Explain the differences between white bread/pasta and whole wheat, white rice and brown, among other stories of where food comes from, and get their input on which is better. Relinquish some power and let them choose what to eat (between two options which are good choices anyway).

 

Jack was vegetarian till he was two. To do this, I had to really educate myself on how to give him balanced meals. Later, I introduced chicken and fish into his diet. Sometimes, we eat fast food, but since he eats healthily most of the time, we don’t sweat it.

 

Today, he continues to prefer healthy food to junk. I don’t have to say so; it’s just what he’s used to.

 

For dessert, he’ll choose a green smoothie or fresh fruit over ice cream; for dinner, veggie soup over spaghetti. If we attend parties where there’s junk (which we call “sometimes food,” taking our cue from “Sesame Street”), he’s free to try them but he usually doesn’t finish it or even eat it again.

 

Condition their palates

 

What we find delicious is cultural, and while that can work against us (“This is what we’ve always eaten”), that knowledge can also work for us: If we can retrain our taste buds, we can condition our children’s palates to recognize that what’s good for them tastes good, too.

 

Blogger and author Lisa Leake overhauled her family’s eating habits by going 100 days without processed or refined foods. After the hundred days, when her daughter tried an artificially flavored treat, she realized she didn’t like it anymore.

 

Fast-food chicken nuggets used to be yummy for me; today, I no longer like how it tastes.
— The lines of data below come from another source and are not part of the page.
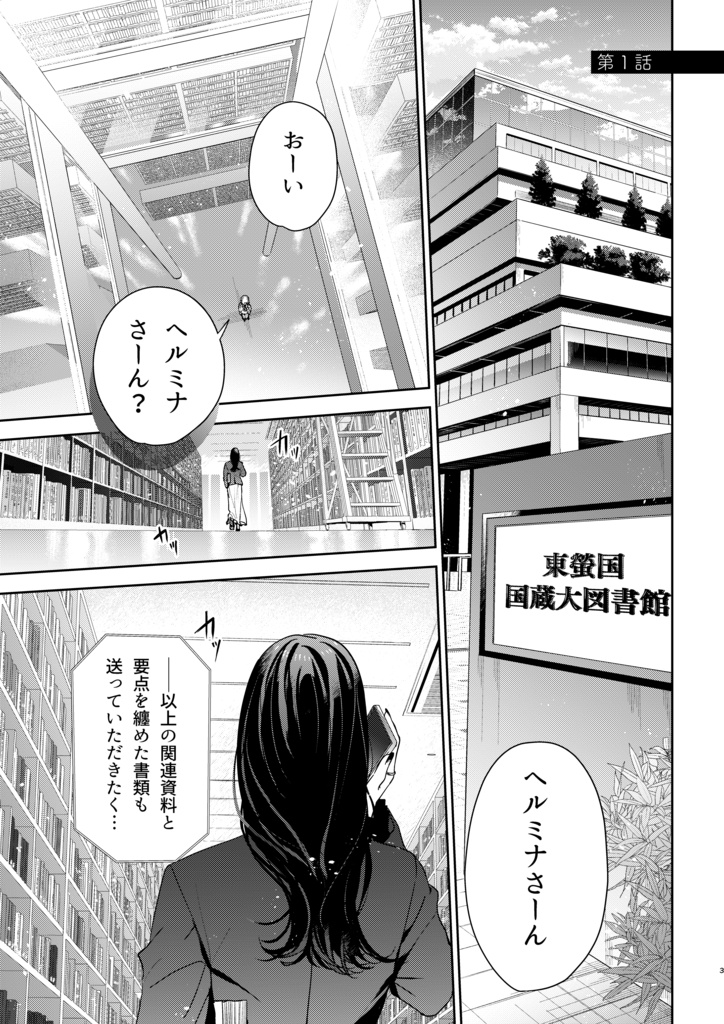 【紙版】魔女ノ楽国1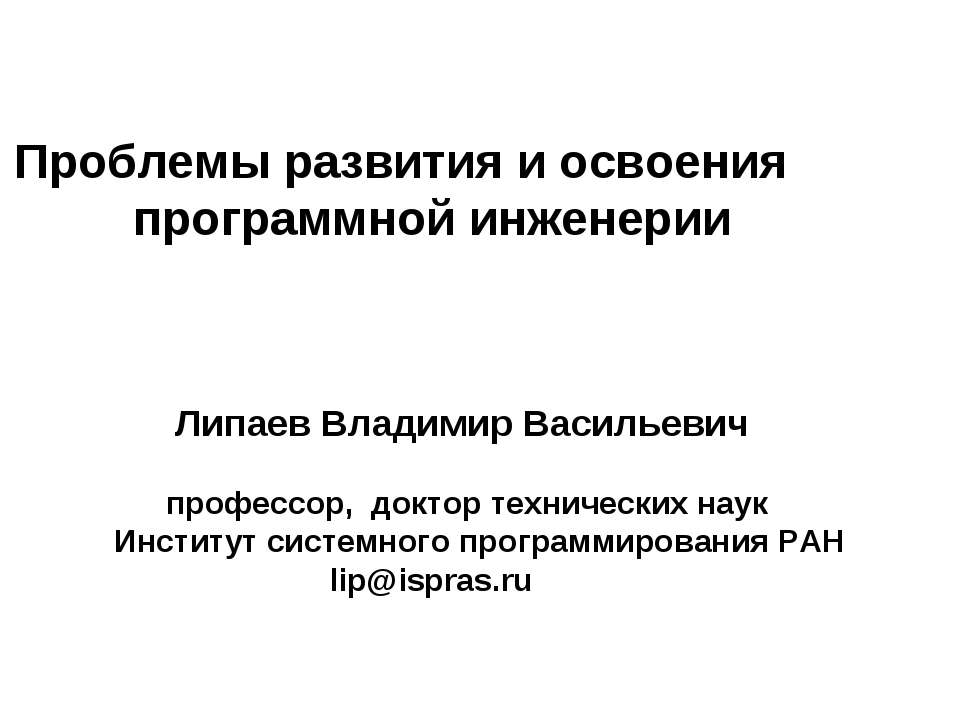 Проблемы развития и освоения программной инженерии - Скачать Читать Лучшую Школьную Библиотеку Учебников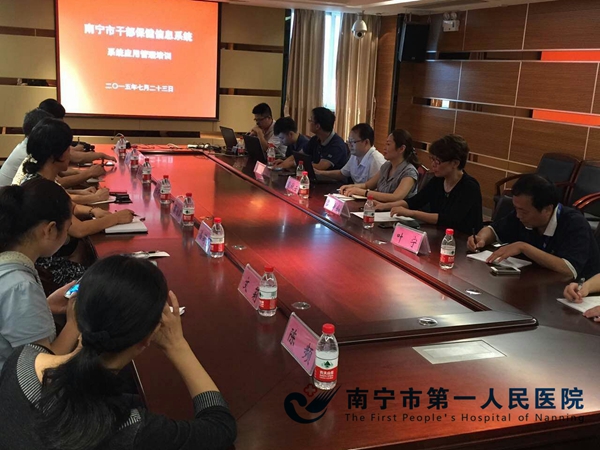 会议现场.jpg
Wean yourself away from a few of these unhealthy food items and when you have them again, you’d wonder what you found so appetizing in the first place. But once you start having them again regularly, you’ll be undoing all that palate-training.

 

I hope to replicate the results of my experiment on my son’s food preferences with my daughter and sustain it myself. I hope that strengthening these gastronomic foundations and relationships with food will help us avoid lifestyle diseases, maybe even eradicate them from our family genetic history.

 

I grew up hearing how education is such a worthy legacy for parents to leave their children as it is one thing that can never be taken away. But I think teaching your kids how to be healthy is even more important. Health is truly wealth.